Stanford center turns to Sun Blackbox for extra capacity
When the Stanford Linear
Accelerator Center wanted to increase its computing capacity last year it
considered a satellite datacenter or an extension to the existing building,
but in the end it chose a faster and more novel approach: it ordered a datacenter
in a box.
The center, which does high-energy physics research for the U.S.
Department of Energy, was one of the first customers for Sun Microsystems'
Project
Blackbox, which takes standard shipping containers 20 feet by 8 feet by
8 feet (6.1m x 2.4m x 2.4m) and turns them into mini datacenters that can be
delivered and operational in a few weeks, according to Sun.
SLAC's Blackbox was delivered in July last year and was up and running by September.
Aside from a few challenges -- like figuring out how to service the unit when
it's raining -- the center is pleased with its choice and in the process of
installing a second unit.
It is one of four customers that Sun identified Tuesday to illustrate momentum
for Project Blackbox. It also renamed the product the Sun Modular Datacenter,
or Sun MD. The boxes start at US$559,000 without the "payload," or
the computers inside, and Sun will ship them around the world for an extra fee.
Delivery to Amsterdam by air, for example, costs about $15,000.
SLAC turned to Project Blackbox because it needed to expand its compute capacity
fairly quickly. "The datacenter here was at its capacity, especially in
terms of the electrical service to the building and the amount of heat we could
take back out. And the experiments needed their next year's worth of computing,"
said Chuck Boeheim, SLAC's assistant director of computing services.
Modifying its existing datacenter to accommodate another major electrical feed
and "chiller plant" would have taken one to two years and cost several
million dollars. "We also looked at doing a satellite datacenter in a smaller
building, but with the approvals and lead time that was a couple of years out
as well.
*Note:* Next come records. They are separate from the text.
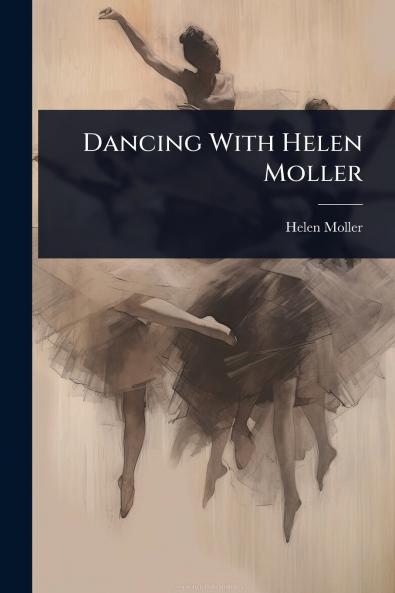 Dancing With Helen Moller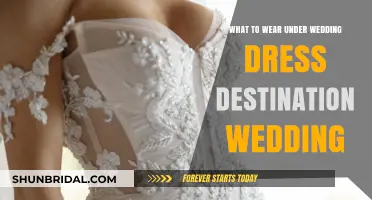 Destination Wedding Dress: What to Wear Underneath?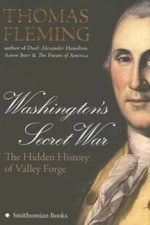 Washington's Secret War: The Hidden History of Valley Forge - Hardcover - GOOD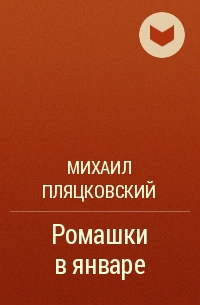 Михаил Пляцковский - Ромашки в январе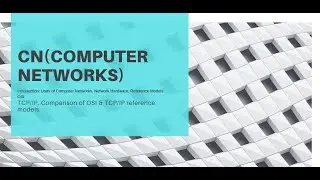 CN(Computer Networks)||Introduction||Computer Networks, Network Hardware, Reference Models.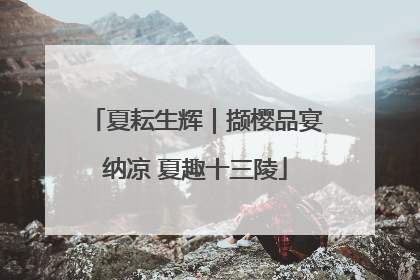 夏耘生辉｜撷樱品宴纳凉 夏趣十三陵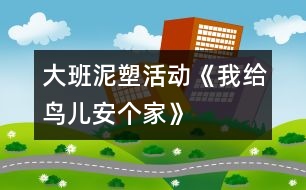 大班泥塑活動《我給鳥兒安個家》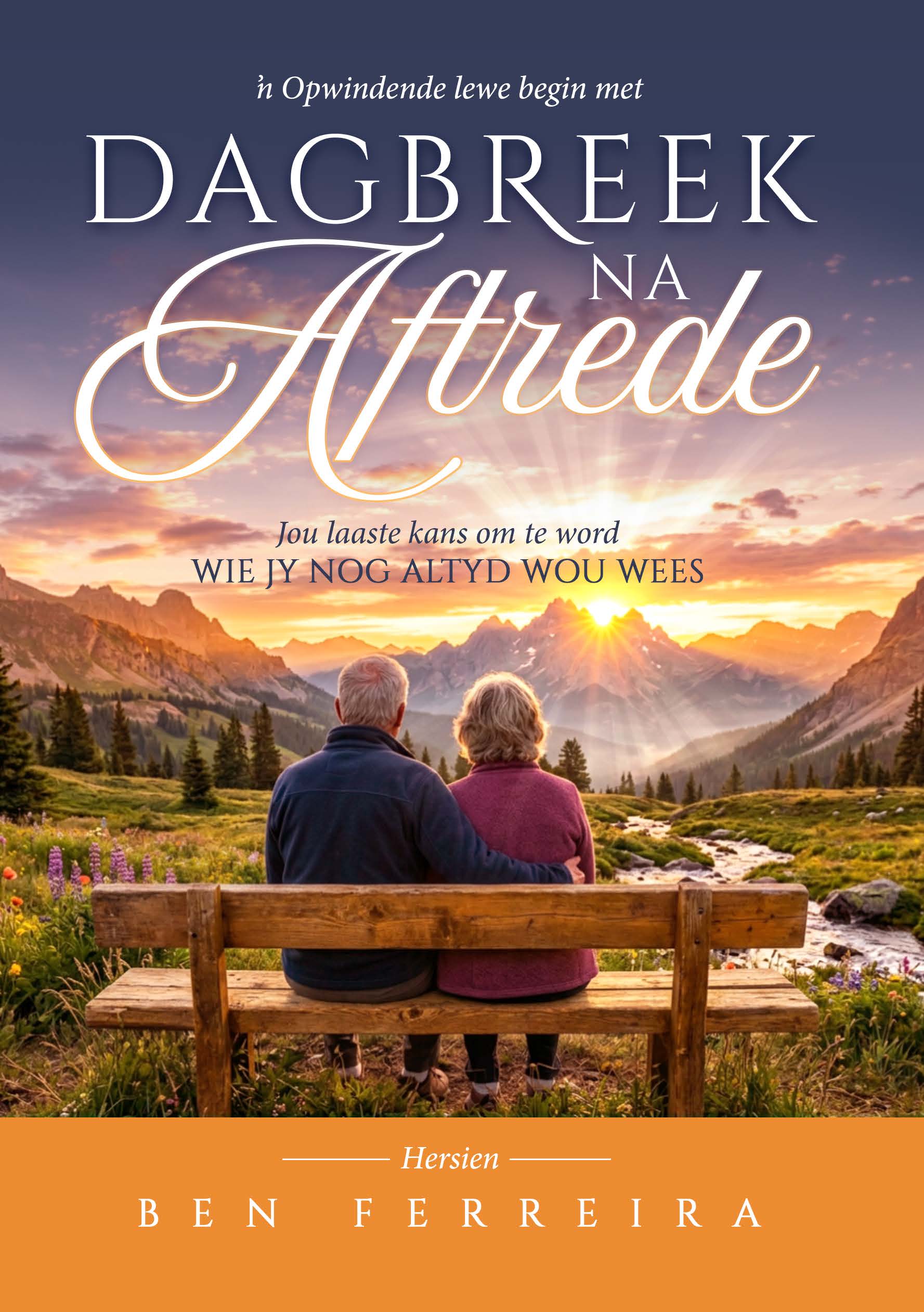 Dagbreek na Aftrede (Hersien) – Ben Ferreira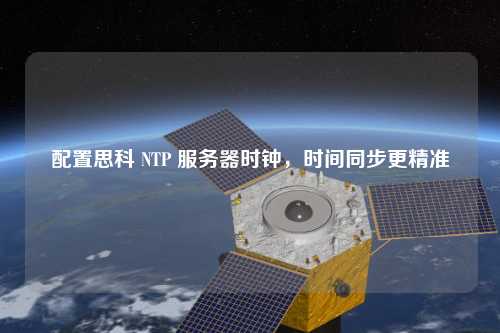 配置思科 NTP 服務(wù)器時(shí)鐘，時(shí)間同步更精準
Blackbox was something we could do very quickly," Boeheim said.
The raw shipping containers are customized by a subcontractor, and Sun typically
installs the payload before delivery. SLAC's Blackbox arrived on a flat-bed
truck last July, fitted with 252 Sun Fire X2200 rack-mount servers, the same
type it uses in its datacenter. Sun had also wired the servers to a Cisco Catalyst
6509 switch that SLAC provided before delivery.
Boeheim described the process in a white
paper on his Web site, along with photos and time-lapse videos that show
the box being hoisted into place by a crane.